Mayor Dan Horrigan is asking Akron homeowners to be on the lookout for Oak Wilt, a rare fungal disease detected in some Akron neighborhoods, in the North and West areas of the City.
“We want to raise awareness, and inform residents about how to prevent the spread of this rare but deadly disease that can kill a healthy oak tree in a matter of days or weeks,” Horrigan said.
Oak Wilt is a fungal disease that clogs the vascular cells of the tree by cutting off the water supply from the roots to the leaves, resulting in the death of that tree. Trees become infected through open wounds or broken limbs and symptoms may include discoloration and wilting of leaves. Oaks in the Red Oak group (Red, Scarlet, Black, and Pin) are the most susceptible to this disease. Oaks in the White Oak group (White, Bur, and Swamp White) are also vulnerable, but have some resistance.

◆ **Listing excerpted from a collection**

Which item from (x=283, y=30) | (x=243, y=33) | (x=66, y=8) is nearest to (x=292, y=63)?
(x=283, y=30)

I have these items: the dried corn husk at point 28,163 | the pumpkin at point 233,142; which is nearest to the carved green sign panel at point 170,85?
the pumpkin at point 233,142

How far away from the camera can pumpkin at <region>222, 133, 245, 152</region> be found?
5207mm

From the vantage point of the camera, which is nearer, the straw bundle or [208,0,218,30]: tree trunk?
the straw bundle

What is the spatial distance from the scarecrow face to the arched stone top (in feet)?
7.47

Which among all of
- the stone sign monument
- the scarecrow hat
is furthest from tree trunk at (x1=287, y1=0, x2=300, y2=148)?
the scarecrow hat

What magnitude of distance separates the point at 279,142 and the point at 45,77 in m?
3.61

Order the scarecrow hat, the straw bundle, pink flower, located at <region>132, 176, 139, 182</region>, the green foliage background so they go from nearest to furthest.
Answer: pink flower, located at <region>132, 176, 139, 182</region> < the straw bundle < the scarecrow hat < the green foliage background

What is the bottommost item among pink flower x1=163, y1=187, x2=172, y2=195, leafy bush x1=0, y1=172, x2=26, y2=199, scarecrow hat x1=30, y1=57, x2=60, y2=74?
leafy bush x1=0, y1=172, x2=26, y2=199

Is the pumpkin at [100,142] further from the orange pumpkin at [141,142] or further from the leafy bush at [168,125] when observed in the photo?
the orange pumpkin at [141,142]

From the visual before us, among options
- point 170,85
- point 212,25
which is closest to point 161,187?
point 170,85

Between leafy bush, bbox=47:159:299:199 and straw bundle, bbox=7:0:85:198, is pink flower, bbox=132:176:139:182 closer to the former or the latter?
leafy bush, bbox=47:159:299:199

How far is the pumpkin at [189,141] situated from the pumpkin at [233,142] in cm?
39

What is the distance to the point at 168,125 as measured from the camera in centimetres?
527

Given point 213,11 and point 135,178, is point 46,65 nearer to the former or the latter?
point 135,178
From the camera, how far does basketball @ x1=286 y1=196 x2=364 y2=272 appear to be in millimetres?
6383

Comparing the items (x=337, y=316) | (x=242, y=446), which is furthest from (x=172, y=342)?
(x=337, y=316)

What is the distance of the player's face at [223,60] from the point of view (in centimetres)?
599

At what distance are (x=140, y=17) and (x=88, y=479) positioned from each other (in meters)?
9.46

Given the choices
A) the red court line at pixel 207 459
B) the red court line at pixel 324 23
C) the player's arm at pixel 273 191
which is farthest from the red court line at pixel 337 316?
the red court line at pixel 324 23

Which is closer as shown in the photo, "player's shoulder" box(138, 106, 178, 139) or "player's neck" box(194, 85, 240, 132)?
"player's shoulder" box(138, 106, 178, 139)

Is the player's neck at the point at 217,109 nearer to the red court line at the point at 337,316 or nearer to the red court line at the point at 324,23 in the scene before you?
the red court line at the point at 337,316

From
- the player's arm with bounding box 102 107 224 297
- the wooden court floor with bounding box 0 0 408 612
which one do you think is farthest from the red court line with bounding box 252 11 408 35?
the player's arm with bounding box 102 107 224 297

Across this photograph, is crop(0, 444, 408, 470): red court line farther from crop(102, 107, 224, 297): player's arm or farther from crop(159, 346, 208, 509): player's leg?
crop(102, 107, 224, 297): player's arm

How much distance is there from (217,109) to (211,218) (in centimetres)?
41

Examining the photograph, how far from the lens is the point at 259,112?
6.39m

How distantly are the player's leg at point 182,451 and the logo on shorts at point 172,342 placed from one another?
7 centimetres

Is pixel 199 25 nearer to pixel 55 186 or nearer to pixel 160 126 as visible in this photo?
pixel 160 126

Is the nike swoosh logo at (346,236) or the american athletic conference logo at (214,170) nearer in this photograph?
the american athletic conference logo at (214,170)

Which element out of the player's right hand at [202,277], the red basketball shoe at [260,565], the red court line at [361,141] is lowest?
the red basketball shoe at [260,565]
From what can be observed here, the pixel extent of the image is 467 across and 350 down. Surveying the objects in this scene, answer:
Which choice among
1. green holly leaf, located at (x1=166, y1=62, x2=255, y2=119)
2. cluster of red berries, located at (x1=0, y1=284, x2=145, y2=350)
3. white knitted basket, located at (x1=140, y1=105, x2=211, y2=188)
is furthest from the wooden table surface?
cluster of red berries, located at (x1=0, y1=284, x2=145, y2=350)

* * *

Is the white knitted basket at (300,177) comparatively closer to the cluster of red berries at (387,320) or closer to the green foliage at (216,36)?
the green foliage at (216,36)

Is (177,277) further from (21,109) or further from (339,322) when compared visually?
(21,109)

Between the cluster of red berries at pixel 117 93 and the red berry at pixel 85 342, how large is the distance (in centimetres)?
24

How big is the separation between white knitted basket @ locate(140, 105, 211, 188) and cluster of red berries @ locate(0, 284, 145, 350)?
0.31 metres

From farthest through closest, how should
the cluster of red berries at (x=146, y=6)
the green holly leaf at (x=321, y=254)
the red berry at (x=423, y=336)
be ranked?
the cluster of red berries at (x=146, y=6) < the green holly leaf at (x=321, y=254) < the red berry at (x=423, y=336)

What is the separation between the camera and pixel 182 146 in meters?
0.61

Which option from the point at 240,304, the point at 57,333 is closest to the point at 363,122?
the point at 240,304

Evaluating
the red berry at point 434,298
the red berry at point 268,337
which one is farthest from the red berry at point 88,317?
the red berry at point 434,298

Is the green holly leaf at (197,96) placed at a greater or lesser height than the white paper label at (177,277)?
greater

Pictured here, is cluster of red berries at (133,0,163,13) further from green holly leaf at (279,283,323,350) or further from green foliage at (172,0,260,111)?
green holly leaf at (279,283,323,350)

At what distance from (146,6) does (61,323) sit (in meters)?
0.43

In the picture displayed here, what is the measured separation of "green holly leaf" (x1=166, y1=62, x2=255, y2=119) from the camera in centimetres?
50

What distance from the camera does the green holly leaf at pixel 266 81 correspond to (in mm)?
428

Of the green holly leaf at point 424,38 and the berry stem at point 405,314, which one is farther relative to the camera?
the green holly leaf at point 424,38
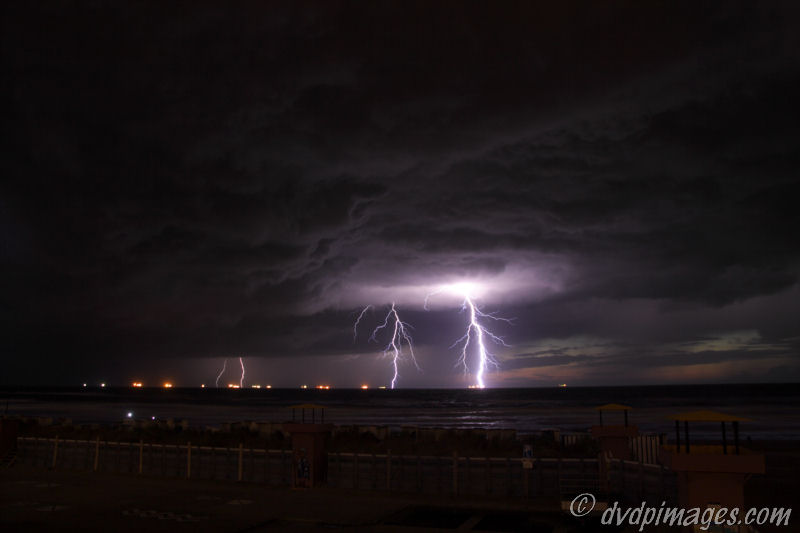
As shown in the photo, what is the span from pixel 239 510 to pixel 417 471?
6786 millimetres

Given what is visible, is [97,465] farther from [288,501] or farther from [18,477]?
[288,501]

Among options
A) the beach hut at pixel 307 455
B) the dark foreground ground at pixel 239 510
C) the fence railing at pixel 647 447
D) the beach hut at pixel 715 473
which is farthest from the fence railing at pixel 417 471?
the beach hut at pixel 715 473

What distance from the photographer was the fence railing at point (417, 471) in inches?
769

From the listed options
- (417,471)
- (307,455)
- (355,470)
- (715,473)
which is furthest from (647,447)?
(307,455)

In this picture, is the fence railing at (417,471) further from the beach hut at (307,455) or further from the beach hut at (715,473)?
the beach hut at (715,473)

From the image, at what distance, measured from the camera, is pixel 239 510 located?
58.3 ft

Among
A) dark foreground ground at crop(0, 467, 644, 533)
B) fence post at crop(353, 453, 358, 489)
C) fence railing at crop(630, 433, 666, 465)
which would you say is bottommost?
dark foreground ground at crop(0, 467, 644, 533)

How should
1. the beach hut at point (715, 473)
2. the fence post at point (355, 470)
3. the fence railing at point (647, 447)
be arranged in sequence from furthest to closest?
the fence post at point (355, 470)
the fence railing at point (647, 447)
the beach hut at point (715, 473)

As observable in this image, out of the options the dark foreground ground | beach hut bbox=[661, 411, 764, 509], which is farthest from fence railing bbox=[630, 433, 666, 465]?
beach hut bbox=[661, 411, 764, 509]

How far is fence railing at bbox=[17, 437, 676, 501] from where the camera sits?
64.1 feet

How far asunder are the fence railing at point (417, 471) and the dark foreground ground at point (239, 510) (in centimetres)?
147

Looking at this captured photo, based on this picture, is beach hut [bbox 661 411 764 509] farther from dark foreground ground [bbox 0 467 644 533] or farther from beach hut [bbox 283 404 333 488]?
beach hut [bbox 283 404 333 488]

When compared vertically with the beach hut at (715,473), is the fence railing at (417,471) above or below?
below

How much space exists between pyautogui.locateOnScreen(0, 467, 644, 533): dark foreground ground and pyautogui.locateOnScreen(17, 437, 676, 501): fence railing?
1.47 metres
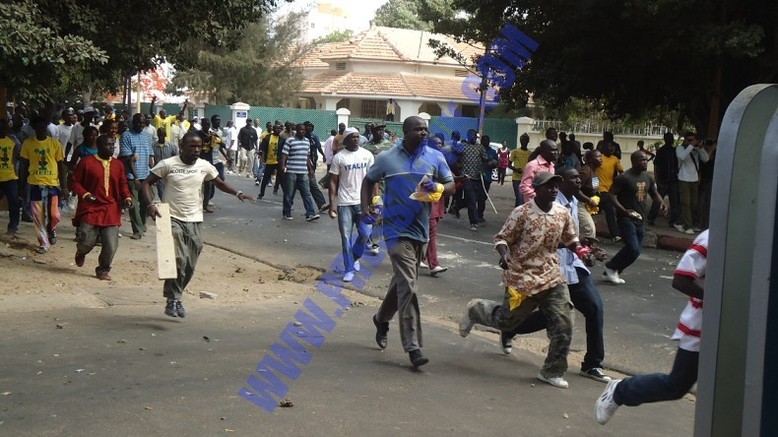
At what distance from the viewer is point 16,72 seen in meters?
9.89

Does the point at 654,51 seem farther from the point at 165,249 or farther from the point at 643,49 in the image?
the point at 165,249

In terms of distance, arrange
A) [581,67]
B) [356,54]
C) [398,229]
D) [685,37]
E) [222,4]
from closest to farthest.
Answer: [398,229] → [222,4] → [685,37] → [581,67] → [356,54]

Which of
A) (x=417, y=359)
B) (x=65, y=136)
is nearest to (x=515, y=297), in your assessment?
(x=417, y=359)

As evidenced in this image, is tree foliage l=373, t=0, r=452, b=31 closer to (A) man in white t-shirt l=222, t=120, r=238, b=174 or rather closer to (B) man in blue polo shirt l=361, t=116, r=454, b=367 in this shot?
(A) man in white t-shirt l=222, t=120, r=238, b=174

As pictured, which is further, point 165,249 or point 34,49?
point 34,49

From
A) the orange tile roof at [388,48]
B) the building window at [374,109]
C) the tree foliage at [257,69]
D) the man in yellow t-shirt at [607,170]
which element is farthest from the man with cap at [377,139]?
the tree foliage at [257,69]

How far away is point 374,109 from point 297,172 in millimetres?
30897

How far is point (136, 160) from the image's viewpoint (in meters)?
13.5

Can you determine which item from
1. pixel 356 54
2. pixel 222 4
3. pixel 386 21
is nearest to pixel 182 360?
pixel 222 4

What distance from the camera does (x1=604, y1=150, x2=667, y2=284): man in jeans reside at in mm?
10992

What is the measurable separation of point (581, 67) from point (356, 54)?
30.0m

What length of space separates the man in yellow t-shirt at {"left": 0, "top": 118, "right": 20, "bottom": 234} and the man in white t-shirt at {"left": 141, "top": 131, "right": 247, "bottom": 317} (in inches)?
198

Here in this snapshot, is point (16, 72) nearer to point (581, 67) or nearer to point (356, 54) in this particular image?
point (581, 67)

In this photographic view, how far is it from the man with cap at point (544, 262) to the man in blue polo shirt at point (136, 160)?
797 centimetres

==

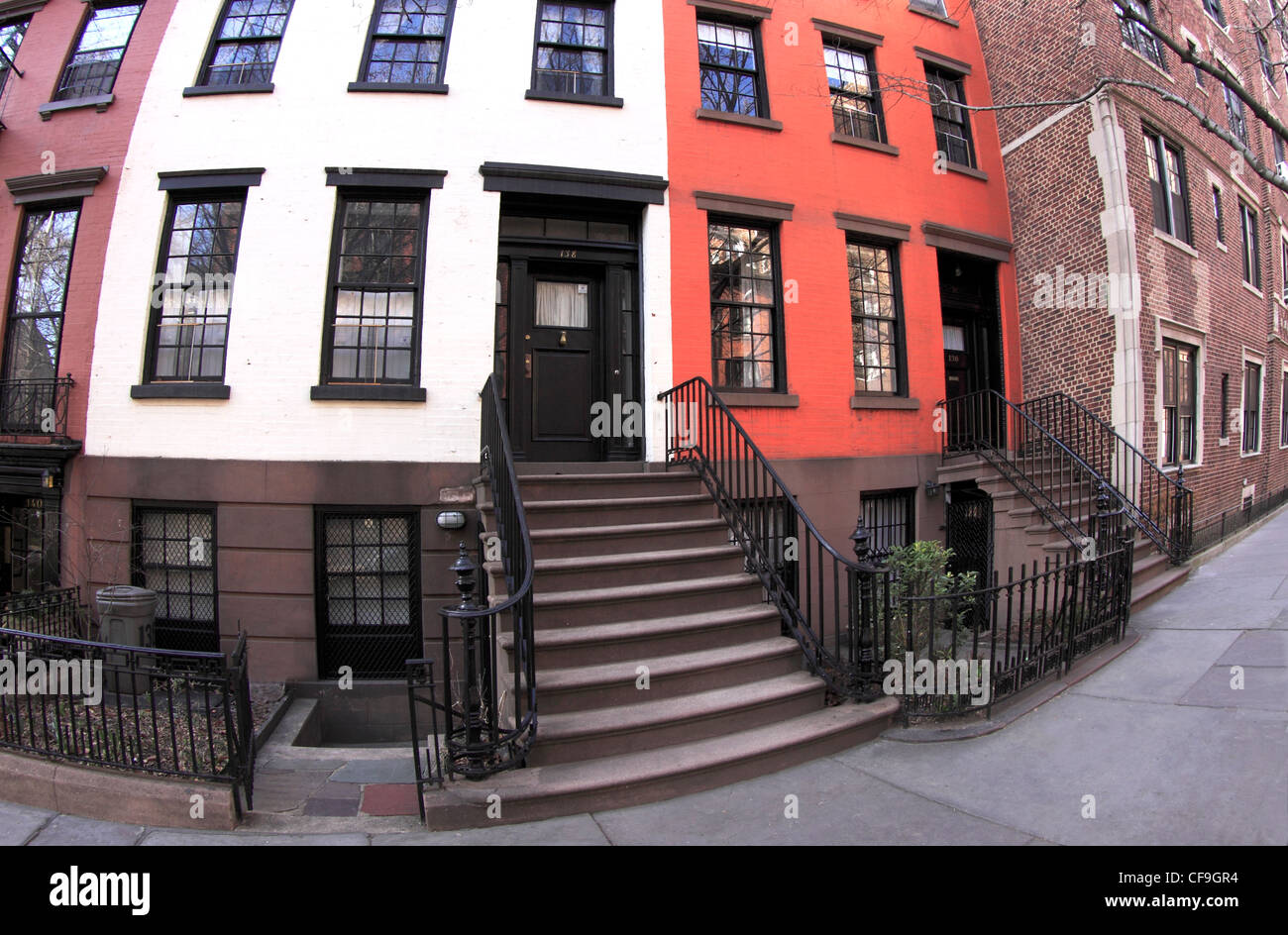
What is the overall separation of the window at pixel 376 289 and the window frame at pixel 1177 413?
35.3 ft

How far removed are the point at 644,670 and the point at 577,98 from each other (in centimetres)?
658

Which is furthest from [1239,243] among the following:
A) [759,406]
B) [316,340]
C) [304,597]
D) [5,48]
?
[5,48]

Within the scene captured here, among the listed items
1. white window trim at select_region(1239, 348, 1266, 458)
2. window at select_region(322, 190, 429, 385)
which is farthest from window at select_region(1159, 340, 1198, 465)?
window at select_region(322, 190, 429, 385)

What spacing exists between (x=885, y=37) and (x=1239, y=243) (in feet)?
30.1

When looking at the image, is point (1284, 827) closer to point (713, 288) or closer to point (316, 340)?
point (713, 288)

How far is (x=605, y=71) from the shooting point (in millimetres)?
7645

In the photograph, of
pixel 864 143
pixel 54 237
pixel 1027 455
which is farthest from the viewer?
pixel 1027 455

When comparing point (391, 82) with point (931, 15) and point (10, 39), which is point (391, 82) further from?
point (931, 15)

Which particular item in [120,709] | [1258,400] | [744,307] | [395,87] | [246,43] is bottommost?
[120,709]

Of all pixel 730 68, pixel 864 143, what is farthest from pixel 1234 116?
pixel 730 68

◆ **Your instructions**
Quote the part of the oak wilt text that opens with the words containing "Oak Wilt is" and closes with "have some resistance.". Rely only on the oak wilt text, not the listing.

◆ **Solution for this exercise**
Oak Wilt is a fungal disease that clogs the vascular cells of the tree by cutting off the water supply from the roots to the leaves, resulting in the death of that tree. Trees become infected through open wounds or broken limbs and symptoms may include discoloration and wilting of leaves. Oaks in the Red Oak group (Red, Scarlet, Black, and Pin) are the most susceptible to this disease. Oaks in the White Oak group (White, Bur, and Swamp White) are also vulnerable, but have some resistance.